More absurd, if the City-required peer review concurs with the owner’s finding that the property is not historic, the Heritage Committee has been known to reject both the owner and the peer review reports and simply deems the property historic. On at least one occasion, a member of the Zoning staff actually provided input into the peer review document, rendering the peer review report worthless or at least unreliable.
What makes this sting all the more is that five years after its creation, the Inventory was never legally valid to create a presumption of historicity at all, because it was never maintained according to requirements of Public Resources Code Section 5024.1(g). This fact was acknowledged by the City Attorney on September 30, 2015.
Dreams have been dashed and thousands of dollars have been spent by homeowners forced to follow a process that was not properly required by the law. Homeowners, like retired fireman Gene and other seniors just like him, have been deprived of the right to do routine window, door and siding repair without first complying with the Secretary of the Interior standards. An application that should have been granted over-the-counter required an historic assessment because of the Inventory, and a mistaken process requirement by the City’s Zoning staff.
And so we arrive at fireman Gene’s heroic last stand. While many of us were focused on the aftermath of Presidential election debates, Gene was trying to salvage his property rights before the Heritage Committee, which was putting the finishing touches on a proposed revision to the “Historic Preservation Ordinance” that makes the old Inventory look like child’s play.
As proposed, the new law will immediately impact the rights of an estimated 4,000 of the 10,000 residential properties in Laguna Beach, because if you own a home that was built in or before 1955, you are subject to the Secretary of the Interior standards when you sell or “alter” your home, unless determined not to be “historic.” This may require a professional historical assessment. Like people on the flawed Inventory, you no longer live in a home. You live in an “historic resource.” You have to disclose that fact when you sell your house, and so does your real estate agent.
And what’s worse is, you are doomed to the preferences of the person who built your house before 1955, even if the original designer had no architectural taste at all. Most of us are drawn to Laguna Beach because it is a community that supports creativity and individual expression. However, if the Heritage Committee has its way, going forward you will be subjected not only to Design Review, but also to an historic assessment. And owners will be severely limited to what they can do with their homes.
Forget about expressing your tastes through your own architectural style, which a majority of the Heritage Committee thinks is okay. One member observed that homeowners would still be free to express their individual tastes on the inside of their homes. Anything on the outside is no longer yours; it now belongs to the Heritage Committee.
As heavy-handed as these events sound, if you attended the hearings you would have heard one Heritage Committee member arguing for greater ability to “capture” more properties and bring them under her jurisdiction. Another member advocated that homes over 45 years old would be automatically included. Under his standards, by 2061 every home in Laguna Beach would be historic. Icing on the cake of this process is that four of the seven members of the Heritage Committee defied the direction of the City Attorney and voted to include in their proposed ordinance the properties identified in the invalid inventory as “C” structures.

- _DATA SHOWN_:
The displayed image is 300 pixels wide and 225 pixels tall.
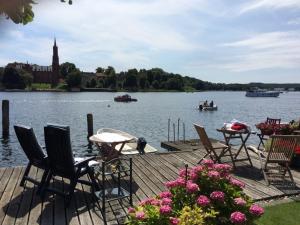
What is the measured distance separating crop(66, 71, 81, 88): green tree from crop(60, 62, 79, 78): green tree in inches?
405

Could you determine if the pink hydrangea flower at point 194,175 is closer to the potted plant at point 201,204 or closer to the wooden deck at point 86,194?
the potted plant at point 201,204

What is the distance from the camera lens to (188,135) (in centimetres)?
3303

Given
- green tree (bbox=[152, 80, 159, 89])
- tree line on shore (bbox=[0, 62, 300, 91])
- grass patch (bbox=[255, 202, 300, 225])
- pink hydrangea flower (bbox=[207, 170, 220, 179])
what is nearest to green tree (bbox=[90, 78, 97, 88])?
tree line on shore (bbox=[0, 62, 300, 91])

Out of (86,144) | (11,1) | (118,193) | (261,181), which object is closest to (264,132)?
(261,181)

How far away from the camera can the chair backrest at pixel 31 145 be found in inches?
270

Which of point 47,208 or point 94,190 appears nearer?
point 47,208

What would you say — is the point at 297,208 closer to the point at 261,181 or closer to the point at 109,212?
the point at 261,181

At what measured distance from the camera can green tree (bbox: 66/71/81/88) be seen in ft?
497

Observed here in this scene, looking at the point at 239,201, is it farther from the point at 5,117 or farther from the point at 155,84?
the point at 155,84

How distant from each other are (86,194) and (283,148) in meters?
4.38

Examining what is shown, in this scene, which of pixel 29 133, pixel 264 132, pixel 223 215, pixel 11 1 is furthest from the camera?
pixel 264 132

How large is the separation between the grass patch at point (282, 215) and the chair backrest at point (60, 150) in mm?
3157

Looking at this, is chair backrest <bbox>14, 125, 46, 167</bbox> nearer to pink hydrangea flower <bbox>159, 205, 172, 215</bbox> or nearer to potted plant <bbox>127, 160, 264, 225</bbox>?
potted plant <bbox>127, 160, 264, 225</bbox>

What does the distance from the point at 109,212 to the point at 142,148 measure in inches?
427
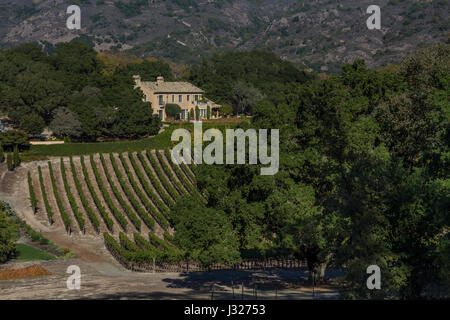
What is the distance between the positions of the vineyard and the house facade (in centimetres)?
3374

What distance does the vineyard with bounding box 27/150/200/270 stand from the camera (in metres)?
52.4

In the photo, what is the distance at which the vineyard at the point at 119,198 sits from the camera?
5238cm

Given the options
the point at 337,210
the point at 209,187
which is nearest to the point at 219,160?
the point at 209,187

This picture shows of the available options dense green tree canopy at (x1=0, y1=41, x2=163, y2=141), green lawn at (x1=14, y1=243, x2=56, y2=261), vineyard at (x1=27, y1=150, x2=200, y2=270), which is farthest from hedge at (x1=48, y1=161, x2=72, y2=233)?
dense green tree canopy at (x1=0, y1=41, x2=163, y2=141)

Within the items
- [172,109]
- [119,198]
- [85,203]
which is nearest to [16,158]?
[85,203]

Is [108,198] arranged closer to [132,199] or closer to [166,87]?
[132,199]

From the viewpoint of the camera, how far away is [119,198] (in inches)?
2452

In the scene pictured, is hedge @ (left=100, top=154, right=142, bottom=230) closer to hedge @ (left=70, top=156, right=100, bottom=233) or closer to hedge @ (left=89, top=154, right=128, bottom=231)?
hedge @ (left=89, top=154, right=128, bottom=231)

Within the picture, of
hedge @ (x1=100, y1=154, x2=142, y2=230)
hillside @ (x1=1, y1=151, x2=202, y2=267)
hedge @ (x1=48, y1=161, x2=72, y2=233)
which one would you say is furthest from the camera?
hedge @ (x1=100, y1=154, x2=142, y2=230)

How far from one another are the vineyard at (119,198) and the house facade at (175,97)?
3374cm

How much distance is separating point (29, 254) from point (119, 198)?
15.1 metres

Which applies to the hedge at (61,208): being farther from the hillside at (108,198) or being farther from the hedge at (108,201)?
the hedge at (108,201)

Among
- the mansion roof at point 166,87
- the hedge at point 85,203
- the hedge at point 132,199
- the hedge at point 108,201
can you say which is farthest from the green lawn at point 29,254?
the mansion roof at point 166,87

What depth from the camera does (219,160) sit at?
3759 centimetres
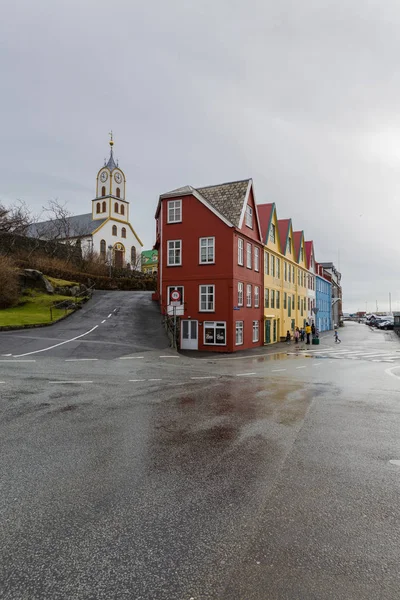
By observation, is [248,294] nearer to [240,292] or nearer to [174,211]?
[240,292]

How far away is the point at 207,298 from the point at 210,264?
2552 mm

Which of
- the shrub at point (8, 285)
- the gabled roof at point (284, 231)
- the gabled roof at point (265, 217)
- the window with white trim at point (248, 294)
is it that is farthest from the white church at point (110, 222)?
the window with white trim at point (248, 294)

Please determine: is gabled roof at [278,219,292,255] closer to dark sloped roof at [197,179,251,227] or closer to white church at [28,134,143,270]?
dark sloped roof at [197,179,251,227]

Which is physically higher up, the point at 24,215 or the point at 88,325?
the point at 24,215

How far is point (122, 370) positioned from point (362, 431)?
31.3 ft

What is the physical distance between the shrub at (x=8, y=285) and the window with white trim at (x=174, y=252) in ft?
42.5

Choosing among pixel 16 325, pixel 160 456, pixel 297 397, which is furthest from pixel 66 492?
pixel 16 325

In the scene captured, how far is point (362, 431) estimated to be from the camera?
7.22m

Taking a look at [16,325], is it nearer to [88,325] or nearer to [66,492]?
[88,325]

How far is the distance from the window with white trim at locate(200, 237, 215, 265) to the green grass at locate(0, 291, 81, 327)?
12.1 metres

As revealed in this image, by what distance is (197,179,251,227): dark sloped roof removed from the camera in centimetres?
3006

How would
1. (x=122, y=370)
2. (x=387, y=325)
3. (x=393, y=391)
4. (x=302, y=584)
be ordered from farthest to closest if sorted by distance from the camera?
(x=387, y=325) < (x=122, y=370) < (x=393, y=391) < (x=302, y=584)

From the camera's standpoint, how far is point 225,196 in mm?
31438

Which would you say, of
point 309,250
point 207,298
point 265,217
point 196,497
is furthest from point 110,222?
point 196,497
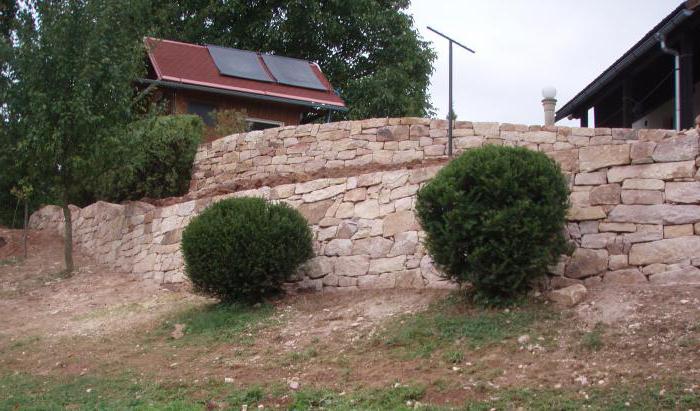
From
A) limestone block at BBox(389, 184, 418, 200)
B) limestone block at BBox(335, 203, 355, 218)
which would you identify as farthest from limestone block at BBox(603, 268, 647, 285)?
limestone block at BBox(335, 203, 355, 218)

- _WHAT YOU WILL DO_:
1 > Answer these from the passage on Laguna Beach historic preservation:
(a) On what date did the City Attorney acknowledge that the Inventory was never maintained as the law required?
(b) Under the proposed law, homes built in or before what year are subject to the Secretary of the Interior standards?
(c) How many Heritage Committee members voted to include the "C" structures from the invalid inventory?
2 > Return the part of the passage on Laguna Beach historic preservation between "Dreams have been" and "City’s Zoning staff.", inclusive, copied word for word.

- _YOUR WRITTEN ANSWERS_:
1 >
(a) September 30, 2015
(b) 1955
(c) Four of the seven members

2 >
Dreams have been dashed and thousands of dollars have been spent by homeowners forced to follow a process that was not properly required by the law. Homeowners, like retired fireman Gene and other seniors just like him, have been deprived of the right to do routine window, door and siding repair without first complying with the Secretary of the Interior standards. An application that should have been granted over-the-counter required an historic assessment because of the Inventory, and a mistaken process requirement by the City’s Zoning staff.